§ Task prompt
Where a line in the entries below contains the word "francs", it counts; give the total by itself.

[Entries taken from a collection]

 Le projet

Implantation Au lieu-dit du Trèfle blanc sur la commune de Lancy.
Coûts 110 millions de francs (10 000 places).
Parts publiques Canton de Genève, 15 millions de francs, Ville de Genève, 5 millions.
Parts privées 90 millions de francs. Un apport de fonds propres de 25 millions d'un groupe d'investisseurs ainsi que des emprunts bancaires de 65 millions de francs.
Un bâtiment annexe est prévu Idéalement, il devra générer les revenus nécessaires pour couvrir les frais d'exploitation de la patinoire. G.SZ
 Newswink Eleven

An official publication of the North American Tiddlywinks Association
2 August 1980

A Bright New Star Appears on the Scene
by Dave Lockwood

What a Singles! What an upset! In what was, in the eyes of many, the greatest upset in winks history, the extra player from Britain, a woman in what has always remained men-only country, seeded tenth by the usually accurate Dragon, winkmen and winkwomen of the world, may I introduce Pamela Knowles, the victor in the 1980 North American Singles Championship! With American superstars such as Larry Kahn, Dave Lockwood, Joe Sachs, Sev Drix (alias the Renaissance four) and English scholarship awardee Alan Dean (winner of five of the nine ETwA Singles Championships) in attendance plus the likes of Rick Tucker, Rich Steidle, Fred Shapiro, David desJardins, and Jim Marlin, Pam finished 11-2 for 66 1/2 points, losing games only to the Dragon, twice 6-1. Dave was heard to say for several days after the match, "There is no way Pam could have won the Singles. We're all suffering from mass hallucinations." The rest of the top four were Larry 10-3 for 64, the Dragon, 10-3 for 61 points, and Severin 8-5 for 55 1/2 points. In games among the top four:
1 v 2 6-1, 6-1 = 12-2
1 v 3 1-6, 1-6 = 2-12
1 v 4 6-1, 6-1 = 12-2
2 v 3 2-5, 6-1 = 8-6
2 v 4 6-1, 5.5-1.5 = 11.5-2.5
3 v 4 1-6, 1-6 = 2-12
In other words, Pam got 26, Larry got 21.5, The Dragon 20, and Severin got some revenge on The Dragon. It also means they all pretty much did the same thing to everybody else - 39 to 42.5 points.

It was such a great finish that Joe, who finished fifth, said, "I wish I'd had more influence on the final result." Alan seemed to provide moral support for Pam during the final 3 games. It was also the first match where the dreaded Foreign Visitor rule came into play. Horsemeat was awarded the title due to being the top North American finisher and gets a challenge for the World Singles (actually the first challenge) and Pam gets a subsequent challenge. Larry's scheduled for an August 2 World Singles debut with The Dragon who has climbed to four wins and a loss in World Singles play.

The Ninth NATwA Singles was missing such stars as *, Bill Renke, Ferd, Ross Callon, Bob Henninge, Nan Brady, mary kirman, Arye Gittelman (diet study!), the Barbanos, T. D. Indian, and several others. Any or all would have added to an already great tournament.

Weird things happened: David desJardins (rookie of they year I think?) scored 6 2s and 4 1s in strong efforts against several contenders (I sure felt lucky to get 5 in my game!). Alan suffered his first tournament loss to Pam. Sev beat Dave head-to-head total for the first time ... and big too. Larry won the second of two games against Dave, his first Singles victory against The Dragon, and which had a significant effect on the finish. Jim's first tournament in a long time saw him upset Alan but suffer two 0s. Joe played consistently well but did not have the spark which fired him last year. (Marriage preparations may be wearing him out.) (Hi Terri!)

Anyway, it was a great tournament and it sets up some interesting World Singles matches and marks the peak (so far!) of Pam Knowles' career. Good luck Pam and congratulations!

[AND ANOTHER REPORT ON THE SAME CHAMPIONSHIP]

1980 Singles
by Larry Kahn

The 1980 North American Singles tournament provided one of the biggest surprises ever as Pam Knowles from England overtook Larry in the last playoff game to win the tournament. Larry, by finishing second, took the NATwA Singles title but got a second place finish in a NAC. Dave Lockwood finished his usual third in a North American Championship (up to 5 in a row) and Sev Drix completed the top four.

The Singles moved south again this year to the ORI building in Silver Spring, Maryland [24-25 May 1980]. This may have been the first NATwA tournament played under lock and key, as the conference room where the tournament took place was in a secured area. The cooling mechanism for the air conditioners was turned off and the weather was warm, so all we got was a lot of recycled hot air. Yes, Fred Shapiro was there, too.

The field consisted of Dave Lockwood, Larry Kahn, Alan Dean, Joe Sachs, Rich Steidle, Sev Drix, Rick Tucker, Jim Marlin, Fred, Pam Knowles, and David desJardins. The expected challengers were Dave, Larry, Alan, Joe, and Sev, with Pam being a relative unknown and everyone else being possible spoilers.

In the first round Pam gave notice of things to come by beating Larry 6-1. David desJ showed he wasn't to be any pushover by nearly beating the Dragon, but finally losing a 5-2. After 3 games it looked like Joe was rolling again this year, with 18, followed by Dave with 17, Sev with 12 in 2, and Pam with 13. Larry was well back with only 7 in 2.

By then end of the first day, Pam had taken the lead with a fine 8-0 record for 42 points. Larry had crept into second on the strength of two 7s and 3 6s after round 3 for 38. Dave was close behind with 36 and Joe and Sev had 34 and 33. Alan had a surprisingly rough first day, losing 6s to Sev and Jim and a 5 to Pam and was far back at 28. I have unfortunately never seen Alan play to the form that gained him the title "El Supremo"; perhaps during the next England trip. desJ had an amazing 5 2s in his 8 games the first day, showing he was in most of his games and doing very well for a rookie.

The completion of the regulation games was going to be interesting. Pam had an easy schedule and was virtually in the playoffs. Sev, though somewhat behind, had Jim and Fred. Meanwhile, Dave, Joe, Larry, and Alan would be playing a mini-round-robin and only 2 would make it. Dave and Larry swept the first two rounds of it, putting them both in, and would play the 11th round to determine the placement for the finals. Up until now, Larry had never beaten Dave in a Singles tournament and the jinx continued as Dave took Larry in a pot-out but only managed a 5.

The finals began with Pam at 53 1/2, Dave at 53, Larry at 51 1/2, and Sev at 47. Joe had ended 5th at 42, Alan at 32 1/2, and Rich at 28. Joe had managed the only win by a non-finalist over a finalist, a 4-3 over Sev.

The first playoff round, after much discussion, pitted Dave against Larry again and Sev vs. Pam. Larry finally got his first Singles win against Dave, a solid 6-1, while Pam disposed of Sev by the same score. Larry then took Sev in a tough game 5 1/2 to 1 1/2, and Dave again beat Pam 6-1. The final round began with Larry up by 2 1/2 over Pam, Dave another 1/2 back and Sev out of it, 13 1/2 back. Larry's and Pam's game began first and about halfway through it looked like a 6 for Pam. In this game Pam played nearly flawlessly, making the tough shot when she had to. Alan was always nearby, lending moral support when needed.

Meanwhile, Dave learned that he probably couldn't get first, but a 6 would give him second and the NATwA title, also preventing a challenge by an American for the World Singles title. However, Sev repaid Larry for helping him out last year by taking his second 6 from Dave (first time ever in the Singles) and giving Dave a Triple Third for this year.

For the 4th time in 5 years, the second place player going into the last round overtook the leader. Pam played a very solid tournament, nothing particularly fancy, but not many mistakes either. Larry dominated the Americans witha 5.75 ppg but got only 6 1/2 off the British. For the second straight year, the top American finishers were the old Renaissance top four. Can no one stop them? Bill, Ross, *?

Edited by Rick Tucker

§ Response below
3